Cortei ProPal del 22 settembre: alcune brevi considerazioni
DA LA FIONDA (Di Ugo Boghetta)

Le manifestazioni del 22 settembre ProPal hanno segnato un aumento quantitativo enorme per partecipazione ed estensione. Ne sarebbe contento Gramsci, che odiava gli indifferenti. Il governo israeliano ha effettivamente superato tutti i limiti. La nota strategia israeliana del “cane pazzo” sembra essersi trasformata nel “cane impazzito”. E la risposta umanitaria, incubata a lungo e preparata da manifestazioni insistite, alla fine c’è stata. Non è dato sapere quanto questa sia dovuta anche al riposizionamento dei “culi di pietra” dei governi europei. Anche la galassia del PD si è alla fine sentita libera di partecipare. Del resto, l’appoggio alla lotta del popolo palestinese è di lunga data, anche se è stato interrotto dall’innominabile seconda repubblica.

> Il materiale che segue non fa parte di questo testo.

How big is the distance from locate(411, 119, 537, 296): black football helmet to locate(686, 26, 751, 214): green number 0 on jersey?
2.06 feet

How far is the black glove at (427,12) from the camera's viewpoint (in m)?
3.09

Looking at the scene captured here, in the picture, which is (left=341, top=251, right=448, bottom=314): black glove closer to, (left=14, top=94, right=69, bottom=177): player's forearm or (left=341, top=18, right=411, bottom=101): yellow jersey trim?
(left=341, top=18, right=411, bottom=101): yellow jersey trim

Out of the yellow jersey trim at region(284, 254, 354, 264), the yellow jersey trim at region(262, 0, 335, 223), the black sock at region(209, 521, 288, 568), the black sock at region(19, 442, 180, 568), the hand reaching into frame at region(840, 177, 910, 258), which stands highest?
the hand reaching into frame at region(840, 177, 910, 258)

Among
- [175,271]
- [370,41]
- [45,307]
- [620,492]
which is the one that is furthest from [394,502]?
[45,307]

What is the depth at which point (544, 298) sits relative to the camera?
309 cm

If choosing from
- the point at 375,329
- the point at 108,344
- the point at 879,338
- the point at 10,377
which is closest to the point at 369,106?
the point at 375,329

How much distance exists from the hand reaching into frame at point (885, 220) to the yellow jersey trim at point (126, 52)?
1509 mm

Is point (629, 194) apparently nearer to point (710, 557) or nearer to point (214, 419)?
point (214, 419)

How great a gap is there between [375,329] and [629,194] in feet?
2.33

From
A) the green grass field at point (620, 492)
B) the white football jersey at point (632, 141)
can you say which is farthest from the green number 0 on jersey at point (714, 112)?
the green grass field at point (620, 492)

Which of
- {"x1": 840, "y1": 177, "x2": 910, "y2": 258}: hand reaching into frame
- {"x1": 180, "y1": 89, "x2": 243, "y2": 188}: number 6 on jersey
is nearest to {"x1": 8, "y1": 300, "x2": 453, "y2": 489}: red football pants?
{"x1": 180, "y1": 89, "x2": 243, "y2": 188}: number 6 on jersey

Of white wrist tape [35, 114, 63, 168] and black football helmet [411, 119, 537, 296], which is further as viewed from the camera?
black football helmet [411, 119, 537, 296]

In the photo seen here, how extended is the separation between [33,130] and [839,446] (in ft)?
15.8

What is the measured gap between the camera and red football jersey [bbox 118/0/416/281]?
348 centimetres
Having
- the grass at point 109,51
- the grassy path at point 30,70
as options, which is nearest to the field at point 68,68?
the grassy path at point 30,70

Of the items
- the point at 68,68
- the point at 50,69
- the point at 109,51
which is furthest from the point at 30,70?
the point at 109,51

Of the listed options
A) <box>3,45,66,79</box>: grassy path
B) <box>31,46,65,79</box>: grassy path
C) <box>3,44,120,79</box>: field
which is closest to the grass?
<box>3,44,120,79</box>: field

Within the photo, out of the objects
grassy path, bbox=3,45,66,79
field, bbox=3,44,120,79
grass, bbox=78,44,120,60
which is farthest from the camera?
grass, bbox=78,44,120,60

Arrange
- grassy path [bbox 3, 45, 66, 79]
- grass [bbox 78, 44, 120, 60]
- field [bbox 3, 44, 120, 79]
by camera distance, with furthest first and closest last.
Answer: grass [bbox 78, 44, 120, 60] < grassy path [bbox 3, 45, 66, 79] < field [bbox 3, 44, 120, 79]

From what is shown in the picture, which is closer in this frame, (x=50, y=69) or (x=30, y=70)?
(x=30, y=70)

La presenza massiccia dei giovani ci dice tuttavia che l’indignazione è maturata per altre vie. Le loro.
L’indignazione è, in effetti, la nota predominante delle manifestazioni. E l’indignazione è una cosa importante, poiché è il motore di qualsiasi protesta e cambiamento.
Tuttavia le manifestazioni sono state deboli dal punto di vista politico. L’unico slogan ripetuto era: “Palestina libera”. Quasi nessuno slogan contro gli Usa, senza il cui appoggio Israele non esisterebbe nemmeno. Nessuno slogan contro il governo Meloni, che tiene bordone agli americani e non finge nemmeno il patetico riconoscimento di uno Stato palestinese che non esiste e non esisterà. Qualcuno ha gridato: “Fuori l’Italia dalla Nato”. Uno slogan da tempo senza efficacia e ora fuori contesto. Nessun collegamento fra la guerra alla Russia e quello che accade in Medio Oriente, che sono due facce della stessa medaglia occidentalista. Non si sono sentiti nemmeno riferimenti alle proprie condizioni di studio e di lavoro. Lo stesso USB, che ha avuto l’indubbio merito di aver catalizzato la protesta, non si è affatto distinto. Potere al Popolo e Rifondazione non pervenute, a dimostrazione della loro inanità.
Queste considerazioni si riferiscono all’enorme corteo di Bologna, ma credo possano essere estese anche alle altre manifestazioni, per come le ho viste nei Tg e sui social.
In buona sostanza si è trattato di manifestazioni con un profondo spirito umanitario, una profonda indignazione senza tuttavia elementi politici, senza prospettive. Volenti o nolenti, è una delega della cosiddetta opinione pubblica ai poteri che contano, quelli cioè che questa situazione l’hanno prima creata e poi tollerata per innumerevoli decenni. Israele faceva comodo, solo che ha esagerato. Inoltre ora conta anche la diatriba inter-imperialistica fra Usa e Paesi europei in merito all’Ucraina e l’atteggiamento di Trump che snobba e irride le vecchie nazioni imperiali europee.
In queste condizioni, come potrà continuare e crescere questo movimento? Un movimento senza avanguardie e senza politica! E non ci sono avanguardie perché non c’è nessun progetto politico dedotto dal combinato disposto internazionale/nazionale. Sarebbe dunque tempo che si costruisse almeno un centro politico adeguato ai tempi. I tempi sono maturi, i soggetti pare di no.